Daniela Santisteban [00:15:30]: Is there an API that, an API team team that needs to expose some new variables and calls for you to gather the right data for to measure a specific metric? Is there work that the PM's development team needs to do in order to unblock you? All this needs to be laid out. You need to map out the work and create some jira tickets probably, or whatever tool you use and kind of also find a delivery timeline for yourself. And it's okay if this timeline falls outside of the actual product launch. Analytics is not mission critical for execution, is just mission critical for planning. So it can come afterwards. But this is kind of the plan that you need to bring to the table when you talk in faces again with this product manager and align on the timing of this work. And this is a place where I definitely recommend the meeting just with the product manager to establish this partnership. Data engineering is bringing better pointed measurement from the beginning, so there's no bets or prices.
Daniela Santisteban [00:16:36]: And the symbiotic part is that the PM is going to provide execution on those dependencies. They're already herding kittens everywhere. They should be able to not just include your work and squeeze it in where needed in their teams, but also talk to other teams and build those dependencies out in their schedules as well. And lastly, they also need to be observing your work as part of their project. So if there is a product board or a Jira epic, something that is tracking the finalization of this product being released out into the wild, you should be one of those checkboxes. This measurement plan that your team is working on and you releasing it into production for analytics to form analyses, that's something that needs to be included in there. So a golden question to help you get there is ask the product manager how they can help you visualize in their roadmap where the building blocks for measurement are really falling in. So take these guidelines as take these as guidelines and not rules.

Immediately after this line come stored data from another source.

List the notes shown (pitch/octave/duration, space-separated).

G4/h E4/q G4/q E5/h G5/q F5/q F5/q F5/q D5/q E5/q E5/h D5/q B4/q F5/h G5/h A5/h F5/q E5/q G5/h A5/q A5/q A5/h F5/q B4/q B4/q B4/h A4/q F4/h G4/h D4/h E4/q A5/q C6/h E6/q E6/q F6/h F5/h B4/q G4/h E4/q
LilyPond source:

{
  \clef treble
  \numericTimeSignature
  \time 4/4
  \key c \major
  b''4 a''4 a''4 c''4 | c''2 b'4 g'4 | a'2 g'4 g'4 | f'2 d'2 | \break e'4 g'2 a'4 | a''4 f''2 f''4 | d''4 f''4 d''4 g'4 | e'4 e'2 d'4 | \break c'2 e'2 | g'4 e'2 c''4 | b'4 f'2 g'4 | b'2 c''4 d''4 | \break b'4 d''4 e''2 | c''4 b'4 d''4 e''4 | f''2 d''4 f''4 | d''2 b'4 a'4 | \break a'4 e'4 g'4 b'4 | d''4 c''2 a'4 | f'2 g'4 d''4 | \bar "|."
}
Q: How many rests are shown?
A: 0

Daniela Santisteban [00:17:46]: The key part of product development is iteration. Keep asking for feedback of your product counterparts, reinvent the process and also try to make a cadence of this talk about we ask them and invite them to bring new products and ideas to you and how you would start to measure that and always, always continue to ask yourself, you're already entrenched in the beginning of the equation. How can you tie yourself to where the data, or your data to where the money flows in at the end of the equation? As I mentioned, I have some brieftain free resources for you to touch base on and I forgot to put my contact information in, but you can find me on LinkedIn and happy to connect if you're New York based.
Skylar [00:18:30]: Awesome. Thank you so much. Daniella. We're running a little bit over so we don't have time for questions, but thank you so much.